Biographie historique foisonnante écrite par un journaliste de France 3 et de RFO, Pierre Bardin, Joseph de Saint-George, immerge le lecteur entre la période pré-révolutionnaire et révolutionnaire en suivant les pas de Joseph de Bologne Saint-George, plus connu sous le nom de Chevalier de Saint-George. Ce fils illégitime d’un colon guadeloupéen d’origine protestante et d’une affranchie créole, né esclave, va connaître un destin hors du commun en devenant un des escrimeurs les plus doués de sa génération, un musicien reconnu côtoyant Christophe Gluck et Niccolo Piccini, ce qui lui valut le surnom de « Mozart noir ».

Très connu dans le milieu antillais et au Royaume-Uni, héros parfois mythifié et présent à plusieurs endroits en même temps (les « zones d’ombre » de son histoire restent assez nombreuses pour permettre beaucoup de suppositions), Joseph de Saint-George apparaît dans cet ouvrage comme un homme nouveau, par son origine métisse (c’est un « mûlatre », comme on le lui rappellera souvent), et par sa capacité à se jouer des pesanteurs de la fin de l’Ancien régime. Car, quand même, il est assez stupéfiant de voir cet homme accéder au titre de Chevalier alors que les préjugés racistes existent déjà à propos des «américains».

Le Mozart noir et le bretteur

Il est même le seul homme de couleur à avoir été intégré au corps des gendarmes de la Garde du Roi.
Son père, Georges de Bologne Saint-George, en achetant pour son fils la charge de contrôleur des guerres, lui permet de devenir écuyer et, onze ans plus tard, d’accéder au titre de chevalier, ce qui lui vaudra un commandement militaire ( la fameuse « Légion Noire » de 1793) lors de la période révolutionnaire. Saint-Georges bénéficie certes de bonnes protections : l’escrimeur La Boëssière, qui l’a élévé comme son fils, Madame de Montesson, le duc d’Orléans et les Francs-Maçons (chez lesquels il sera un membre « invisible », le règlement de la Franc-Maçonnerie n’acceptant pas les hommes de couleur.
Saint-George est connu à la cour de Louis XVI, fréquente les salons de Marie-Antoinette, et il compose énormément. Il dirige le Concert des Amateurs, un groupement des meilleurs musiciens de l’époque pré-révolutionnaire. Individualiste (il n’a ni femme, ni enfant), il voyage à Londres où sa renommée est grande et où la Révolution le surprend.

Le soldat déçu de la Révolution

Revenu en France, il crée et commande une compagnie de chasseurs à cheval composée d’ « améridescendants », c’est à dire de Noirs affranchis. Il combat en Belgique, aux côtés d’Alexandre Dumas et sous les ordres du général Dumouriez.

» **CE QU'IL FAUT FAIRE**:
**A)** D'après l'extrait, pourquoi Saint-George n'était-il qu'un membre « invisible » chez les Francs-Maçons ? Répondez en une à trois phrases.
**B)** Citez mot pour mot le passage de l'extrait qui va de « Son père, Georges » jusqu'à « hommes de couleur. ».

Exercices de raisonnement visuel et spatial

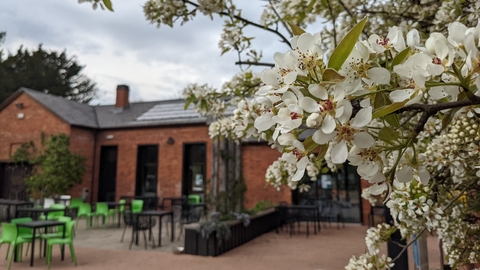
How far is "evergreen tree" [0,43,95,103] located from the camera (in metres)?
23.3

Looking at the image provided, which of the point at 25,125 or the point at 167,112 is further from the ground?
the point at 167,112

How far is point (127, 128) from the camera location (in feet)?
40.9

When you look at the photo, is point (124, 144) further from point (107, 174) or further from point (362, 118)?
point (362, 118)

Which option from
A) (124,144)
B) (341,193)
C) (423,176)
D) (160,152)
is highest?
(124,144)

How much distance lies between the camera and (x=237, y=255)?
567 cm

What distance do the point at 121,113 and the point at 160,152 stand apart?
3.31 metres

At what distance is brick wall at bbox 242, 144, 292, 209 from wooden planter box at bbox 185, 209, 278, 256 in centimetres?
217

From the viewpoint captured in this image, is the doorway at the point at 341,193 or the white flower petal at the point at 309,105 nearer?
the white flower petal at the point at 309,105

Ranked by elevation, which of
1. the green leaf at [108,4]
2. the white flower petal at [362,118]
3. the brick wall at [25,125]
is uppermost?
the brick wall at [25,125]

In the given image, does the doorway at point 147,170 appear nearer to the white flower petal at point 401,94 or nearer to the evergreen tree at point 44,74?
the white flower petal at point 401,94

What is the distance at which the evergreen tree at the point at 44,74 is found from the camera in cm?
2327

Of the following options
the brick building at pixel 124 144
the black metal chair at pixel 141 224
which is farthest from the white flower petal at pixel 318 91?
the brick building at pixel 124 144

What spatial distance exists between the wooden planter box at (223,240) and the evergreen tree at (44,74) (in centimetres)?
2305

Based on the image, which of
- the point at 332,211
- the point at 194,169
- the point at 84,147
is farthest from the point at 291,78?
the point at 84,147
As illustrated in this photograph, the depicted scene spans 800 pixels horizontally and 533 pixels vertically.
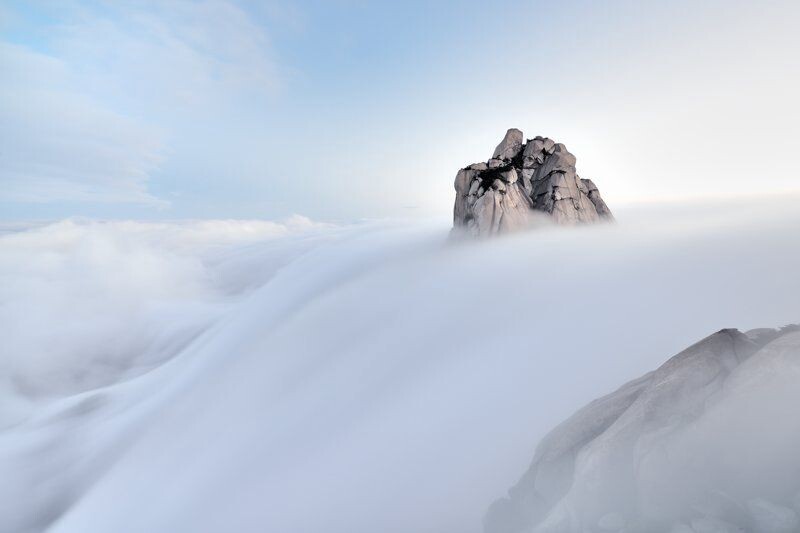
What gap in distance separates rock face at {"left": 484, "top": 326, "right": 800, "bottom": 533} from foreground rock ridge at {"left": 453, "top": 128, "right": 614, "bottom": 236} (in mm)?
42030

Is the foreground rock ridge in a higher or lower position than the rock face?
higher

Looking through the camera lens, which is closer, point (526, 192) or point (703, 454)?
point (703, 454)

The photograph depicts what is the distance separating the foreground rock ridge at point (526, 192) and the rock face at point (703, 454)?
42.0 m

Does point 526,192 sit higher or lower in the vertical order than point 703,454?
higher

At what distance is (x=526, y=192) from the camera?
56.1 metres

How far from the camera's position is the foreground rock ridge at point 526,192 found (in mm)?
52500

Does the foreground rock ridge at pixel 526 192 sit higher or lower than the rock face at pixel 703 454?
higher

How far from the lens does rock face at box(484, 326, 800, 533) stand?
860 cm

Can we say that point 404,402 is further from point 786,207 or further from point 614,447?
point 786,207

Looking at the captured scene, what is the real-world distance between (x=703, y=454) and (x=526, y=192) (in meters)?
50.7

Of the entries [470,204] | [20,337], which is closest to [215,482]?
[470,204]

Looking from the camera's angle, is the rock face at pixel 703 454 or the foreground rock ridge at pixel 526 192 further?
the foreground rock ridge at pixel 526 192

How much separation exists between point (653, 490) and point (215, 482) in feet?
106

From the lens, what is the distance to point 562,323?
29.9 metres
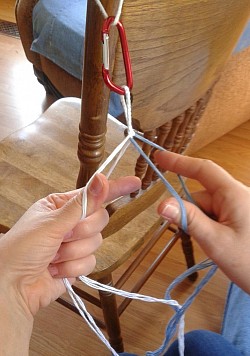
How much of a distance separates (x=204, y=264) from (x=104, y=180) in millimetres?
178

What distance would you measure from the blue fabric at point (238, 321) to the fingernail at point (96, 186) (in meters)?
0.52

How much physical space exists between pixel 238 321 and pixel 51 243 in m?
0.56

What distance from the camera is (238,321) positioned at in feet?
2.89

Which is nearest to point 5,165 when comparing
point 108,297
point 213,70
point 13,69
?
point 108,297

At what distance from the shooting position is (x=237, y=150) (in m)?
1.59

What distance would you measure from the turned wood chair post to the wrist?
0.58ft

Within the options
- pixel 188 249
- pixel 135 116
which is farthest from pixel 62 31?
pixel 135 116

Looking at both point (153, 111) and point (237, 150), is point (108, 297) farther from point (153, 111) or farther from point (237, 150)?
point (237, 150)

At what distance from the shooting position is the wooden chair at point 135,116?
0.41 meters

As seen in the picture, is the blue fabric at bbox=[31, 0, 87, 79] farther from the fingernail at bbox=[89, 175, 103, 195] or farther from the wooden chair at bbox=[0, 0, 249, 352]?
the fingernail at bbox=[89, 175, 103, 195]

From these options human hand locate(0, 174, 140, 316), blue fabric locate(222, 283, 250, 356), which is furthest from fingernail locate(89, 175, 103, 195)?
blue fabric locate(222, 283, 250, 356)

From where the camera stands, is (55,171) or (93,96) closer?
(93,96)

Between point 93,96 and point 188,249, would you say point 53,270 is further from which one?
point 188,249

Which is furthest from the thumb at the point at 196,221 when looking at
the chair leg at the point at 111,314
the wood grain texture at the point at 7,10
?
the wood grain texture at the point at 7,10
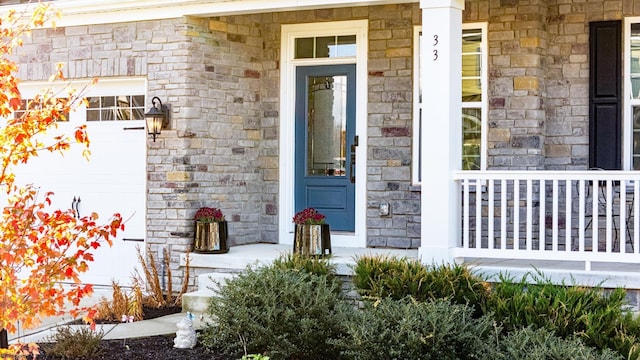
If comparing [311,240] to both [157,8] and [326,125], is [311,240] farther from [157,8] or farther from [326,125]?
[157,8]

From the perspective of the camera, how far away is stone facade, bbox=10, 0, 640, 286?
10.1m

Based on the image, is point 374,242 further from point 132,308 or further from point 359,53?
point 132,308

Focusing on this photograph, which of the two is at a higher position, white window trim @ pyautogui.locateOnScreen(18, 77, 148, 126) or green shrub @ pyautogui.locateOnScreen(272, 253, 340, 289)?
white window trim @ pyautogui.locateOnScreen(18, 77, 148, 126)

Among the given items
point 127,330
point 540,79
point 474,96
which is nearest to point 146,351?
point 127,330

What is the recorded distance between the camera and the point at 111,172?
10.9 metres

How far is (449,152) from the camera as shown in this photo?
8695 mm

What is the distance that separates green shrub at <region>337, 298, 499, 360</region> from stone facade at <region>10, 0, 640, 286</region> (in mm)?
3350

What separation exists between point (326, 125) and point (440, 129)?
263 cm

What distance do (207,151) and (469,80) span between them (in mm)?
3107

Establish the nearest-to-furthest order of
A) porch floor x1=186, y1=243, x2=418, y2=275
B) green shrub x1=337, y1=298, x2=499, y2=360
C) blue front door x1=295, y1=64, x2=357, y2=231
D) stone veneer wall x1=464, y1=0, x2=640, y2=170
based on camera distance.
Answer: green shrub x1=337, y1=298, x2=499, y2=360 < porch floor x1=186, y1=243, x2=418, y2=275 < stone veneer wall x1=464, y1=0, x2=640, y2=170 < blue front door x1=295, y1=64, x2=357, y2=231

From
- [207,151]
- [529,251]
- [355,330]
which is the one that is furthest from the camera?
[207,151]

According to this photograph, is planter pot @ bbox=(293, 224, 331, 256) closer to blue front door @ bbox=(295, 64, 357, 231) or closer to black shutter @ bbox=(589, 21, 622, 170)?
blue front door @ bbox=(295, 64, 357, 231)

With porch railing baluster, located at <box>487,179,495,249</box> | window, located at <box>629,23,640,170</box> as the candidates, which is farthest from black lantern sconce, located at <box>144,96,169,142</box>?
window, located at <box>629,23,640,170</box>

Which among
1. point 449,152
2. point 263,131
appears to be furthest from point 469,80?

» **LES RÉPONSES**:
**A)** Il n'y était qu'un membre « invisible » parce que le règlement de la Franc-Maçonnerie n'acceptait pas les hommes de couleur.

**B)**
Son père, Georges de Bologne Saint-George, en achetant pour son fils la charge de contrôleur des guerres, lui permet de devenir écuyer et, onze ans plus tard, d’accéder au titre de chevalier, ce qui lui vaudra un commandement militaire ( la fameuse « Légion Noire » de 1793) lors de la période révolutionnaire. Saint-Georges bénéficie certes de bonnes protections : l’escrimeur La Boëssière, qui l’a élévé comme son fils, Madame de Montesson, le duc d’Orléans et les Francs-Maçons (chez lesquels il sera un membre « invisible », le règlement de la Franc-Maçonnerie n’acceptant pas les hommes de couleur.